## DATASET ENTRIES
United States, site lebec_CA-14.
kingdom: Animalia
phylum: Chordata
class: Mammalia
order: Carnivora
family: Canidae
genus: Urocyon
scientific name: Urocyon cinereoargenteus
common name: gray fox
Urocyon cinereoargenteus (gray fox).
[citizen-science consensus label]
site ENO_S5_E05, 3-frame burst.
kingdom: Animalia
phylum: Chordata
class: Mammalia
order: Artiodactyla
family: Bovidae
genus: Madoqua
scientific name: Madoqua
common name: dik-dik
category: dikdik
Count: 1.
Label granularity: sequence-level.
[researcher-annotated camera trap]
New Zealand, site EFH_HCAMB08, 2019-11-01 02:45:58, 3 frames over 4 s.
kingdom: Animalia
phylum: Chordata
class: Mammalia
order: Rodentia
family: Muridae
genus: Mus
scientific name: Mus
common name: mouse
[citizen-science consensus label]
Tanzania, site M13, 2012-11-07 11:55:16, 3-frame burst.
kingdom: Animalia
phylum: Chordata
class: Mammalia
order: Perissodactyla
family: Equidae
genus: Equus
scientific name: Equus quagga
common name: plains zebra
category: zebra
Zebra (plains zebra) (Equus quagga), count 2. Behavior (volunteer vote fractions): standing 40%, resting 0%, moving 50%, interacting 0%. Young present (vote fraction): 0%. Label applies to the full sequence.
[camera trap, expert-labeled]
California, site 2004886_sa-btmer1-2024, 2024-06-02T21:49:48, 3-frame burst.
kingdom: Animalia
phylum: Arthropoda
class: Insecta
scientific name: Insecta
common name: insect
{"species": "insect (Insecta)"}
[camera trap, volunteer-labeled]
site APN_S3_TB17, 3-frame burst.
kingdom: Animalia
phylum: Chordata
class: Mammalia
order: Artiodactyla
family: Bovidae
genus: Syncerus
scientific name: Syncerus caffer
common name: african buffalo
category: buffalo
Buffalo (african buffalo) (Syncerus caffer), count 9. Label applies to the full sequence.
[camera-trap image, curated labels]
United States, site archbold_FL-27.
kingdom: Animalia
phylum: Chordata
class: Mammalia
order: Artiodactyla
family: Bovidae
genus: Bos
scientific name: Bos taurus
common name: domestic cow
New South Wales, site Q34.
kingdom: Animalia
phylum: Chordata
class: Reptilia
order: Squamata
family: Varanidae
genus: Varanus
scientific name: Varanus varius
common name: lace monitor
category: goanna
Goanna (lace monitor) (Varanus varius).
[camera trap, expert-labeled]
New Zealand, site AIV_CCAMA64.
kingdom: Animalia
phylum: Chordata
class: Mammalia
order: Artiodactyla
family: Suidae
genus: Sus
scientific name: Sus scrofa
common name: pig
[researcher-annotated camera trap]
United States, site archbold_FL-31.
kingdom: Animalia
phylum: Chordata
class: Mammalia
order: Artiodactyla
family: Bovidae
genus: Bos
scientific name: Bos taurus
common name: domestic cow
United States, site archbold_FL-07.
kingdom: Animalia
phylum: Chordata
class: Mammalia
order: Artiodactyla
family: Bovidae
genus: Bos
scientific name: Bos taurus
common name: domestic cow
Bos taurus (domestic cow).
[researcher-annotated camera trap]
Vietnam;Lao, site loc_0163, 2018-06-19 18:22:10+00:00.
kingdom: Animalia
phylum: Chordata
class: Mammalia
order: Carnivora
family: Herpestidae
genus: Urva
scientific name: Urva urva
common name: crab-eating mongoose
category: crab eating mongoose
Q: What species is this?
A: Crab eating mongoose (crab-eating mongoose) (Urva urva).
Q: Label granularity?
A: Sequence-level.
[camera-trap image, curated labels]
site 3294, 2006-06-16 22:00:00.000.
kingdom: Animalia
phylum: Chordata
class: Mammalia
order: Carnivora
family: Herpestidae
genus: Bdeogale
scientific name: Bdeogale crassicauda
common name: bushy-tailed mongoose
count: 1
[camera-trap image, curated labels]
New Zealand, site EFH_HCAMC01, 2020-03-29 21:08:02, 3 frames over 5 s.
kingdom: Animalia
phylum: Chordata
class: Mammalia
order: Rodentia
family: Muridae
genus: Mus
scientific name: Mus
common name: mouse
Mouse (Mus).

## TASK DETAILS
Quote the whole listing above, leaving nothing out.

## REPLY
United States, site lebec_CA-14.
kingdom: Animalia
phylum: Chordata
class: Mammalia
order: Carnivora
family: Canidae
genus: Urocyon
scientific name: Urocyon cinereoargenteus
common name: gray fox
Urocyon cinereoargenteus (gray fox).
[citizen-science consensus label]
site ENO_S5_E05, 3-frame burst.
kingdom: Animalia
phylum: Chordata
class: Mammalia
order: Artiodactyla
family: Bovidae
genus: Madoqua
scientific name: Madoqua
common name: dik-dik
category: dikdik
Count: 1.
Label granularity: sequence-level.
[researcher-annotated camera trap]
New Zealand, site EFH_HCAMB08, 2019-11-01 02:45:58, 3 frames over 4 s.
kingdom: Animalia
phylum: Chordata
class: Mammalia
order: Rodentia
family: Muridae
genus: Mus
scientific name: Mus
common name: mouse
[citizen-science consensus label]
Tanzania, site M13, 2012-11-07 11:55:16, 3-frame burst.
kingdom: Animalia
phylum: Chordata
class: Mammalia
order: Perissodactyla
family: Equidae
genus: Equus
scientific name: Equus quagga
common name: plains zebra
category: zebra
Zebra (plains zebra) (Equus quagga), count 2. Behavior (volunteer vote fractions): standing 40%, resting 0%, moving 50%, interacting 0%. Young present (vote fraction): 0%. Label applies to the full sequence.
[camera trap, expert-labeled]
California, site 2004886_sa-btmer1-2024, 2024-06-02T21:49:48, 3-frame burst.
kingdom: Animalia
phylum: Arthropoda
class: Insecta
scientific name: Insecta
common name: insect
{"species": "insect (Insecta)"}
[camera trap, volunteer-labeled]
site APN_S3_TB17, 3-frame burst.
kingdom: Animalia
phylum: Chordata
class: Mammalia
order: Artiodactyla
family: Bovidae
genus: Syncerus
scientific name: Syncerus caffer
common name: african buffalo
category: buffalo
Buffalo (african buffalo) (Syncerus caffer), count 9. Label applies to the full sequence.
[camera-trap image, curated labels]
United States, site archbold_FL-27.
kingdom: Animalia
phylum: Chordata
class: Mammalia
order: Artiodactyla
family: Bovidae
genus: Bos
scientific name: Bos taurus
common name: domestic cow
New South Wales, site Q34.
kingdom: Animalia
phylum: Chordata
class: Reptilia
order: Squamata
family: Varanidae
genus: Varanus
scientific name: Varanus varius
common name: lace monitor
category: goanna
Goanna (lace monitor) (Varanus varius).
[camera trap, expert-labeled]
New Zealand, site AIV_CCAMA64.
kingdom: Animalia
phylum: Chordata
class: Mammalia
order: Artiodactyla
family: Suidae
genus: Sus
scientific name: Sus scrofa
common name: pig
[researcher-annotated camera trap]
United States, site archbold_FL-31.
kingdom: Animalia
phylum: Chordata
class: Mammalia
order: Artiodactyla
family: Bovidae
genus: Bos
scientific name: Bos taurus
common name: domestic cow
United States, site archbold_FL-07.
kingdom: Animalia
phylum: Chordata
class: Mammalia
order: Artiodactyla
family: Bovidae
genus: Bos
scientific name: Bos taurus
common name: domestic cow
Bos taurus (domestic cow).
[researcher-annotated camera trap]
Vietnam;Lao, site loc_0163, 2018-06-19 18:22:10+00:00.
kingdom: Animalia
phylum: Chordata
class: Mammalia
order: Carnivora
family: Herpestidae
genus: Urva
scientific name: Urva urva
common name: crab-eating mongoose
category: crab eating mongoose
Q: What species is this?
A: Crab eating mongoose (crab-eating mongoose) (Urva urva).
Q: Label granularity?
A: Sequence-level.
[camera-trap image, curated labels]
site 3294, 2006-06-16 22:00:00.000.
kingdom: Animalia
phylum: Chordata
class: Mammalia
order: Carnivora
family: Herpestidae
genus: Bdeogale
scientific name: Bdeogale crassicauda
common name: bushy-tailed mongoose
count: 1
[camera-trap image, curated labels]
New Zealand, site EFH_HCAMC01, 2020-03-29 21:08:02, 3 frames over 5 s.
kingdom: Animalia
phylum: Chordata
class: Mammalia
order: Rodentia
family: Muridae
genus: Mus
scientific name: Mus
common name: mouse
Mouse (Mus).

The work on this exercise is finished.